• Work instructions: Express all the rows below as a JSON list of strings, with one string for each line and blank lines left out.

>>

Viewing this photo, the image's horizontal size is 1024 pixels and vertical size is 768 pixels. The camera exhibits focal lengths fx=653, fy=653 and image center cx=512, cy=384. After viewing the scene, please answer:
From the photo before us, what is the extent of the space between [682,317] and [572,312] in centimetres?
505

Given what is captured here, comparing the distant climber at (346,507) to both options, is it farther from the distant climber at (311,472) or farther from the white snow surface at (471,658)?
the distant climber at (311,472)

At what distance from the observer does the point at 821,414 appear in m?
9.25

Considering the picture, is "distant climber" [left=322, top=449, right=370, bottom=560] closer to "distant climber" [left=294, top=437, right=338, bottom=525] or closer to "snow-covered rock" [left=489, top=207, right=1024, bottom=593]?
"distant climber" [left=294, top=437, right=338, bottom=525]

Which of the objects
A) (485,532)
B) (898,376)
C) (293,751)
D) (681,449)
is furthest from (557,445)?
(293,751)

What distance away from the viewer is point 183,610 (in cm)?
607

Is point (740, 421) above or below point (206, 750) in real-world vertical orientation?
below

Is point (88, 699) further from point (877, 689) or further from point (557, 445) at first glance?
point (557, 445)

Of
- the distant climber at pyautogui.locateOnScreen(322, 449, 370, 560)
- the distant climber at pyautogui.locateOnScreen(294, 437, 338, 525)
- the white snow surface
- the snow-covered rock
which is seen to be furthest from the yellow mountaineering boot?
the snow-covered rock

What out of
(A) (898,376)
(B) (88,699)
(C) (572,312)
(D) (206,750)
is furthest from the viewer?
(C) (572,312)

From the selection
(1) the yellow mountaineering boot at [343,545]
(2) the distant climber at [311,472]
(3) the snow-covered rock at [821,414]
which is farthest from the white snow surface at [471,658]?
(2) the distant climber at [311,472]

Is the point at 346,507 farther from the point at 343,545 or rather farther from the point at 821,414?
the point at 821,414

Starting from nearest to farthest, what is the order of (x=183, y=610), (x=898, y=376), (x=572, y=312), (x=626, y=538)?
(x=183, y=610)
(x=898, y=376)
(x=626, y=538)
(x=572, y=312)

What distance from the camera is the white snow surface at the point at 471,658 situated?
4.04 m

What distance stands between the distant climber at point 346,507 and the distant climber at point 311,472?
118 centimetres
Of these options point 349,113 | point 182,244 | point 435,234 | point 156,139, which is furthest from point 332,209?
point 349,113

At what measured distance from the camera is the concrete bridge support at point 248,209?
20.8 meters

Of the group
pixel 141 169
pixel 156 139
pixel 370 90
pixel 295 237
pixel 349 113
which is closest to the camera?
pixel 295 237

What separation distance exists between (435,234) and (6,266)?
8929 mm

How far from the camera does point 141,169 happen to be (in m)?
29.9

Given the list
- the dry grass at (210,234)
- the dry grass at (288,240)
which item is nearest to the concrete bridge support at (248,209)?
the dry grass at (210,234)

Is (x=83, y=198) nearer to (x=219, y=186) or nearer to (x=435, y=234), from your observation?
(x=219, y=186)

<<

• Answer to this task:
[
  "Viewing this photo, the image's horizontal size is 1024 pixels and vertical size is 768 pixels. The camera exhibits focal lengths fx=653, fy=653 and image center cx=512, cy=384. After viewing the scene, please answer:",
  "From the photo before us, what is the extent of the space between [682,317] and [572,312] in centimetres?",
  "505",
  "Given what is captured here, comparing the distant climber at (346,507) to both options, is it farther from the distant climber at (311,472) or farther from the white snow surface at (471,658)?",
  "the distant climber at (311,472)",
  "At what distance from the observer does the point at 821,414 appear in m?",
  "9.25",
  "Considering the picture, is \"distant climber\" [left=322, top=449, right=370, bottom=560] closer to \"distant climber\" [left=294, top=437, right=338, bottom=525] or closer to \"snow-covered rock\" [left=489, top=207, right=1024, bottom=593]?",
  "\"distant climber\" [left=294, top=437, right=338, bottom=525]",
  "Which of the objects",
  "A) (485,532)",
  "B) (898,376)",
  "C) (293,751)",
  "D) (681,449)",
  "is furthest from (557,445)?",
  "(293,751)",
  "What distance away from the viewer is point 183,610 (in cm)?",
  "607",
  "Is point (740, 421) above or below point (206, 750) in real-world vertical orientation?",
  "below",
  "Is point (88, 699) further from point (877, 689) or further from point (557, 445) at first glance?",
  "point (557, 445)",
  "Of",
  "- the distant climber at pyautogui.locateOnScreen(322, 449, 370, 560)",
  "- the distant climber at pyautogui.locateOnScreen(294, 437, 338, 525)",
  "- the white snow surface",
  "- the snow-covered rock",
  "which is seen to be furthest from the yellow mountaineering boot?",
  "the snow-covered rock",
  "What out of",
  "(A) (898,376)",
  "(B) (88,699)",
  "(C) (572,312)",
  "(D) (206,750)",
  "is furthest from the viewer?",
  "(C) (572,312)",
  "From the selection",
  "(1) the yellow mountaineering boot at [343,545]",
  "(2) the distant climber at [311,472]",
  "(3) the snow-covered rock at [821,414]",
  "which is farthest from the white snow surface at [471,658]?",
  "(2) the distant climber at [311,472]",
  "Is the point at 346,507 farther from the point at 343,545 or rather farther from the point at 821,414?",
  "the point at 821,414",
  "Starting from nearest to farthest, what is the order of (x=183, y=610), (x=898, y=376), (x=572, y=312), (x=626, y=538)?",
  "(x=183, y=610)",
  "(x=898, y=376)",
  "(x=626, y=538)",
  "(x=572, y=312)",
  "What distance from the camera is the white snow surface at the point at 471,658 situated?",
  "4.04 m",
  "What distance stands between the distant climber at point 346,507 and the distant climber at point 311,472?",
  "118 centimetres",
  "Of these options point 349,113 | point 182,244 | point 435,234 | point 156,139, which is furthest from point 332,209?",
  "point 349,113",
  "At what measured distance from the camera is the concrete bridge support at point 248,209?",
  "20.8 meters",
  "Of the group",
  "pixel 141 169",
  "pixel 156 139",
  "pixel 370 90",
  "pixel 295 237",
  "pixel 349 113",
  "which is closest to the camera?",
  "pixel 295 237",
  "What separation distance exists between (435,234) and (6,266)?",
  "8929 mm",
  "How far from the camera does point 141,169 happen to be (in m)?",
  "29.9",
  "Given the list",
  "- the dry grass at (210,234)",
  "- the dry grass at (288,240)",
  "which item is nearest to the concrete bridge support at (248,209)?",
  "the dry grass at (210,234)",
  "Is (x=83, y=198) nearer to (x=219, y=186) or nearer to (x=435, y=234), from your observation?",
  "(x=219, y=186)"
]